Cyborg Animal Combines Biological and Electromechanical Systems

Beijing Institute of Technology Press Co., Ltd

Traditional mechanical robots, despite marked advances in intelligence and structural diversification, are vastly outperformed by living animals in mobility, autonomous decision-making, endurance, and adaptability to unstructured complex environments, even with integrated machine learning. Cyborg animals bridge this gap by deeply integrating machine and biological intelligence, using external artificial stimulation to direct organisms to execute human commands while retaining their natural advantages of exceptional environmental adaptability, powerful self-healing, and ultra-high energy conversion efficiency. The field was formally founded in 1997, when researchers first achieved artificial locomotion control of live cockroaches via electrical stimulation, and has since expanded from early insect and rat models to a diverse array of vertebrate and invertebrate species.

:: DATASET RECORDS ::
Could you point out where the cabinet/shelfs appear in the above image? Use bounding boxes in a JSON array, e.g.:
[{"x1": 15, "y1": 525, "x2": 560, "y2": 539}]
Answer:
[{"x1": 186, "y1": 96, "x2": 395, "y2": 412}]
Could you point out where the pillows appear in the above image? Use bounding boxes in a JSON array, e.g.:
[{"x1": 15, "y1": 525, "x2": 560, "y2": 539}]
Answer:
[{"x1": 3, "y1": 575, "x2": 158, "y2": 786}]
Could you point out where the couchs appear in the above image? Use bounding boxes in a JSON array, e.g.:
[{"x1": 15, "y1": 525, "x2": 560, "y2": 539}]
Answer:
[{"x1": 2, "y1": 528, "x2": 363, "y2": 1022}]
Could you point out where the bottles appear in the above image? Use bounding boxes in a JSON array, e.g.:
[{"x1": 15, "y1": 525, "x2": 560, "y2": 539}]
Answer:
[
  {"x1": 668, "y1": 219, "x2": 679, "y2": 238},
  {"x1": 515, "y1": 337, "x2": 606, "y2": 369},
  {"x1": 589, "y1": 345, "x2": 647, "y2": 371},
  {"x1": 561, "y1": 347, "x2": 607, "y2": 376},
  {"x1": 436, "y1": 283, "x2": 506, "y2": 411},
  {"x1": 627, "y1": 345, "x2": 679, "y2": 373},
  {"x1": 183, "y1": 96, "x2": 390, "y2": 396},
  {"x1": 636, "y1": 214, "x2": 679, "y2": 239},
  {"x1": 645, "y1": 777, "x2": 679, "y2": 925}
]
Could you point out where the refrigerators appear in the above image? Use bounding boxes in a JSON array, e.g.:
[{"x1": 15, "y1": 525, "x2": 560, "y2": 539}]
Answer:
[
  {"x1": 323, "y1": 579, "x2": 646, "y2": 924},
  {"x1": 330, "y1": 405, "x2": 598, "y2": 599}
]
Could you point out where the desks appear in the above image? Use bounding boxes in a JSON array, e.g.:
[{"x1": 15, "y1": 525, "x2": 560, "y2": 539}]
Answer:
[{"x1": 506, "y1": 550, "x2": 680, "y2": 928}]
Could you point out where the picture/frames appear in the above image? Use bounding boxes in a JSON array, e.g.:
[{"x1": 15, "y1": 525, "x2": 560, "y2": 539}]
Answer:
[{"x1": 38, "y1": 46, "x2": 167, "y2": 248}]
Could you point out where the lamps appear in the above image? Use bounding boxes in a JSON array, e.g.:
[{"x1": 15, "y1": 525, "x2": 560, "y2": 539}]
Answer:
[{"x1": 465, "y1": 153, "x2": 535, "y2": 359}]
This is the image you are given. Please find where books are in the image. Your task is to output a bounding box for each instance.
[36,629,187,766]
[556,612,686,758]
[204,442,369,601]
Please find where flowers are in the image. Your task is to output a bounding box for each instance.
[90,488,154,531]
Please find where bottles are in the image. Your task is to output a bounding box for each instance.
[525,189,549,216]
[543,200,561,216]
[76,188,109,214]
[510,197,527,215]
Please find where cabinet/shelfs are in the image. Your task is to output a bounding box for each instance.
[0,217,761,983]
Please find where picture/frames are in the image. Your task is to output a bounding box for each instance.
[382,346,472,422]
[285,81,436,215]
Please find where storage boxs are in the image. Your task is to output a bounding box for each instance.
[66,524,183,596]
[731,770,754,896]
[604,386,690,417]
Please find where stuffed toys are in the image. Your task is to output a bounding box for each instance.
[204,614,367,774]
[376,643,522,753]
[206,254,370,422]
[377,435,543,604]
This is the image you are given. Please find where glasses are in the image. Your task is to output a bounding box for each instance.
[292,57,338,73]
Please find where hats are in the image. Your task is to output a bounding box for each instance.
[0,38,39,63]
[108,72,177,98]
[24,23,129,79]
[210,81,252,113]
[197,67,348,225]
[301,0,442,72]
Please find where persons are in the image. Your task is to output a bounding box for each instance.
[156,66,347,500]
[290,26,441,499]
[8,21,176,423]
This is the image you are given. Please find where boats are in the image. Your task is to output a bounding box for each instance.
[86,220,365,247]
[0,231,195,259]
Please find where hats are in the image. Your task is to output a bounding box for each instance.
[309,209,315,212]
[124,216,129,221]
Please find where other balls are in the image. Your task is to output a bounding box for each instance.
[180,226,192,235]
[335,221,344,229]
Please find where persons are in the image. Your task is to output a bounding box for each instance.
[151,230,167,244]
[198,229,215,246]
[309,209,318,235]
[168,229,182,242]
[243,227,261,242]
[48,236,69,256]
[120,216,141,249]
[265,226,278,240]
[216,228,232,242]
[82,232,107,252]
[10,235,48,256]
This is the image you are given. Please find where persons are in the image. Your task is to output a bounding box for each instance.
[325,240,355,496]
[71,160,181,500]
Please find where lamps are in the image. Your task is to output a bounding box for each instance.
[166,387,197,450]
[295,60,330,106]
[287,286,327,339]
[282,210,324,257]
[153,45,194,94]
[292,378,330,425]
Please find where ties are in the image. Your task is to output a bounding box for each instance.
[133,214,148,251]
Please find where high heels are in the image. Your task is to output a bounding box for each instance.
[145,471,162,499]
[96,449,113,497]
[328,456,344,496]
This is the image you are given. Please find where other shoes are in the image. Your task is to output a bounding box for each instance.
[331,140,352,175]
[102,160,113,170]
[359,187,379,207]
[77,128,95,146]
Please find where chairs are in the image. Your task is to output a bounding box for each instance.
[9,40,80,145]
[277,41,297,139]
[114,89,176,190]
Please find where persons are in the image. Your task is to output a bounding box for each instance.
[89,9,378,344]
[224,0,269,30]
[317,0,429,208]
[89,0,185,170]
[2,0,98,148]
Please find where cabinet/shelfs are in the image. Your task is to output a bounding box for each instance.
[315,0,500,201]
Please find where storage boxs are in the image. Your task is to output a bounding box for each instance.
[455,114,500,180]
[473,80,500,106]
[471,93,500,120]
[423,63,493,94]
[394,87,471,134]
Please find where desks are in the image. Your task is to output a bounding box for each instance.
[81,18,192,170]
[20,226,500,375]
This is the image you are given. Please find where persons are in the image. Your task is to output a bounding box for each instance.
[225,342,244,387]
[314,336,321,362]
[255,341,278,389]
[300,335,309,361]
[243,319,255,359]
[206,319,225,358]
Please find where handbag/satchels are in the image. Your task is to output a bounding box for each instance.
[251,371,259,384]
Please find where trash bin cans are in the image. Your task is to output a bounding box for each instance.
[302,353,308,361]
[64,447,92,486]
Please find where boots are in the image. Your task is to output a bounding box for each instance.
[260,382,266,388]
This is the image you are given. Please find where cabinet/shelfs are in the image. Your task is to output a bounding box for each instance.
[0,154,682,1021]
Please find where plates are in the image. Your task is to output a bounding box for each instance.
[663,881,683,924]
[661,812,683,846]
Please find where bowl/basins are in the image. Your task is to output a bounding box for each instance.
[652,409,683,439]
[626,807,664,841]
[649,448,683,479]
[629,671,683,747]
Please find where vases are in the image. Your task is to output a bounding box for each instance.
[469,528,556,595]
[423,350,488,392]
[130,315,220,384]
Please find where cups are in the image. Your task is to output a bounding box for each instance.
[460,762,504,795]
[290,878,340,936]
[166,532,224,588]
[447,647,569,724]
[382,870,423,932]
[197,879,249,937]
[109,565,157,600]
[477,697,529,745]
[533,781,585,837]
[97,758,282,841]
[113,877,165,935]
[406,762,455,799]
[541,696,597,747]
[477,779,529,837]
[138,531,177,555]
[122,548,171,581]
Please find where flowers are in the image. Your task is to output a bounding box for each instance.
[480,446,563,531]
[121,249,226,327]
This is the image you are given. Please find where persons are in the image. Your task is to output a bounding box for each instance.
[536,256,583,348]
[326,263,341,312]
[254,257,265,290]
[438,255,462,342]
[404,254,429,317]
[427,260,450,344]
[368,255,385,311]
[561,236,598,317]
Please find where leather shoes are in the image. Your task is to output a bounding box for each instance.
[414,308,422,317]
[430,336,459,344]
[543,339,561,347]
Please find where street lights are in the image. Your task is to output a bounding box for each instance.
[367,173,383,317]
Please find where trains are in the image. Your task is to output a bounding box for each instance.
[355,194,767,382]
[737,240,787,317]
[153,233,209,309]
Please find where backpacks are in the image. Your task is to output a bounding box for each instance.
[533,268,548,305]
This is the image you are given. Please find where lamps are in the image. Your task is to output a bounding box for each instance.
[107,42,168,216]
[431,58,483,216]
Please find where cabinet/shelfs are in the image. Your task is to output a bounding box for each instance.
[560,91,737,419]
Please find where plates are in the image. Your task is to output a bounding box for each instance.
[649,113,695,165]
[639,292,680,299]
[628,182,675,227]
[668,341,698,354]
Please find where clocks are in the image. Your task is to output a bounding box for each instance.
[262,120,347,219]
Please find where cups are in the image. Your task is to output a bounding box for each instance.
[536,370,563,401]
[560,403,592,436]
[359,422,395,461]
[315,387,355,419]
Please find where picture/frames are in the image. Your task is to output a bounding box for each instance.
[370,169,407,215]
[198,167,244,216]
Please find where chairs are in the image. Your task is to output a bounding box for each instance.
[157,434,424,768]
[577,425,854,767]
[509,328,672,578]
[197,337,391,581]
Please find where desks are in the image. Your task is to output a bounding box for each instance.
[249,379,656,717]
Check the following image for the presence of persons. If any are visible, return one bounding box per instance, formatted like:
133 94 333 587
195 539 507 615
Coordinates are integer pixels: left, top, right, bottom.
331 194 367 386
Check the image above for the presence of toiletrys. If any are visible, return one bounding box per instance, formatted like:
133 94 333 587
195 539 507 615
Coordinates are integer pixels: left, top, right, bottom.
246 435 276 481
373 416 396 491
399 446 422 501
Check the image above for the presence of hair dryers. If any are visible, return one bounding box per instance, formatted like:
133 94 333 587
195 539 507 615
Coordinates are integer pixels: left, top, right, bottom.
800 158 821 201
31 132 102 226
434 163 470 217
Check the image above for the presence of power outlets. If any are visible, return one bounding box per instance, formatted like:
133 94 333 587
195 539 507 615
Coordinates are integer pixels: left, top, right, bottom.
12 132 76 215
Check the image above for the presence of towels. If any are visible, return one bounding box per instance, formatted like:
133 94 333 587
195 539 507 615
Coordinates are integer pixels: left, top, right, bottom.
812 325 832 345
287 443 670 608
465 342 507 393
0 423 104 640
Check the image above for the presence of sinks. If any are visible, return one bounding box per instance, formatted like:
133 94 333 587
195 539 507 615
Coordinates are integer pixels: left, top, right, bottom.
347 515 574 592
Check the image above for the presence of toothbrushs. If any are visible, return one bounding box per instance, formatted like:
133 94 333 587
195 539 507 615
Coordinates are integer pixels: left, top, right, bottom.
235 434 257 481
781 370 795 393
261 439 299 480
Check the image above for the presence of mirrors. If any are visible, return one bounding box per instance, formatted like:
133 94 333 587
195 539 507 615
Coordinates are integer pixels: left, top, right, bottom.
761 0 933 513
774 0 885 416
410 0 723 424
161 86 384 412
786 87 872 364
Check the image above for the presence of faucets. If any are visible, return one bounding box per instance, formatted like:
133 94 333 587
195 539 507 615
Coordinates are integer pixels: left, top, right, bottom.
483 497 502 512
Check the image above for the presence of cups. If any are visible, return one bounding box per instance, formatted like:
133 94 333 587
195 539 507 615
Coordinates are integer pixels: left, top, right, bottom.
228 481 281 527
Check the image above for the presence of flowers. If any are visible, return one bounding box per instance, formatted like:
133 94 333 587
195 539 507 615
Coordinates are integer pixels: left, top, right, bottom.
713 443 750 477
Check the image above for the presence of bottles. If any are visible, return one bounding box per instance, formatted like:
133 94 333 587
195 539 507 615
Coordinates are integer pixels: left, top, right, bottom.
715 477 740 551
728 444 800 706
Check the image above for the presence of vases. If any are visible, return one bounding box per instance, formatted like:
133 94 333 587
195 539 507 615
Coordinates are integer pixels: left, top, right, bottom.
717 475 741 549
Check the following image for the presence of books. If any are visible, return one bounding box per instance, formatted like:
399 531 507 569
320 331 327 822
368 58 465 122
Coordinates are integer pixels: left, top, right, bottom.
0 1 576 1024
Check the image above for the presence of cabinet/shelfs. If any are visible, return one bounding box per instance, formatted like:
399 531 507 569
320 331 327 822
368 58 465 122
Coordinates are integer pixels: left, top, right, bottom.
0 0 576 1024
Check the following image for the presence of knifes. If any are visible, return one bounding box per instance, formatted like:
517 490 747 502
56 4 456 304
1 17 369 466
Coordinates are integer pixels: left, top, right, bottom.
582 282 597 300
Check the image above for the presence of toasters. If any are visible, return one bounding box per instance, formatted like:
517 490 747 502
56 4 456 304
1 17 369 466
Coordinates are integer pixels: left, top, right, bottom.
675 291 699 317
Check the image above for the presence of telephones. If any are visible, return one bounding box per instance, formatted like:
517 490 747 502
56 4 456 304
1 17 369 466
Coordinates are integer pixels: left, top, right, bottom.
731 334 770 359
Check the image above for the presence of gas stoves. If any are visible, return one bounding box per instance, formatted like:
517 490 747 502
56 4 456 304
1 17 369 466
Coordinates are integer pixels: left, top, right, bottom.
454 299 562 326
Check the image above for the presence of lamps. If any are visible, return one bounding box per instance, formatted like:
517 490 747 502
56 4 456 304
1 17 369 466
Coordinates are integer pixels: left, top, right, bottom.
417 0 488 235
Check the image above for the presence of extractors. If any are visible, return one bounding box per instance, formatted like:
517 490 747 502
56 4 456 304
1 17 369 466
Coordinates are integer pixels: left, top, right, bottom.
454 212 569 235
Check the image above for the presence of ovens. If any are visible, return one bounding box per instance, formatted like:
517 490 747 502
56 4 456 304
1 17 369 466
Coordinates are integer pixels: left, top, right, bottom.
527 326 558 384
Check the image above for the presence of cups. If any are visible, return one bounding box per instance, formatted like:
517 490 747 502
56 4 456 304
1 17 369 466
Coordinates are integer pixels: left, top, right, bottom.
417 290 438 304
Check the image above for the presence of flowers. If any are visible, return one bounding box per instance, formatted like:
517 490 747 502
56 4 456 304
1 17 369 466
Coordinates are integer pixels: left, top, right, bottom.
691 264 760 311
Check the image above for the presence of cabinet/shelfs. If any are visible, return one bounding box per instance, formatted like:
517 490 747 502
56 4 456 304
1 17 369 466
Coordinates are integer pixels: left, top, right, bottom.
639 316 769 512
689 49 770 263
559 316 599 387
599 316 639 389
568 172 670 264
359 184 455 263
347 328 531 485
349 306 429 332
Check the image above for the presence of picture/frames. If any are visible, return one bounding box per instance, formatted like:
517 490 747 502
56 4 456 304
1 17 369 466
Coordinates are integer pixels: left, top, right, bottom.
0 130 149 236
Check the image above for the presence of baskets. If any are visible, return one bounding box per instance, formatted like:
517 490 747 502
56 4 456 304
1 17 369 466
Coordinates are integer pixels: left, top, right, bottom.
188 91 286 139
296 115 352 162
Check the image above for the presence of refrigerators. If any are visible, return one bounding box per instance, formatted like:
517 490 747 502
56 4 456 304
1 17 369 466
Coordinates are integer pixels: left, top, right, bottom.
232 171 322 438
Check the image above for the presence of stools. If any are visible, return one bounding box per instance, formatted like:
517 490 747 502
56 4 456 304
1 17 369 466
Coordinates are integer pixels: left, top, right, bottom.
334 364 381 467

:: TASK OBJECTIVE ::
Repeat the stretch of the cyborg animals text from "Traditional mechanical robots, despite" through "and invertebrate species." word for word.

:: RESULT BELOW ::
Traditional mechanical robots, despite marked advances in intelligence and structural diversification, are vastly outperformed by living animals in mobility, autonomous decision-making, endurance, and adaptability to unstructured complex environments, even with integrated machine learning. Cyborg animals bridge this gap by deeply integrating machine and biological intelligence, using external artificial stimulation to direct organisms to execute human commands while retaining their natural advantages of exceptional environmental adaptability, powerful self-healing, and ultra-high energy conversion efficiency. The field was formally founded in 1997, when researchers first achieved artificial locomotion control of live cockroaches via electrical stimulation, and has since expanded from early insect and rat models to a diverse array of vertebrate and invertebrate species.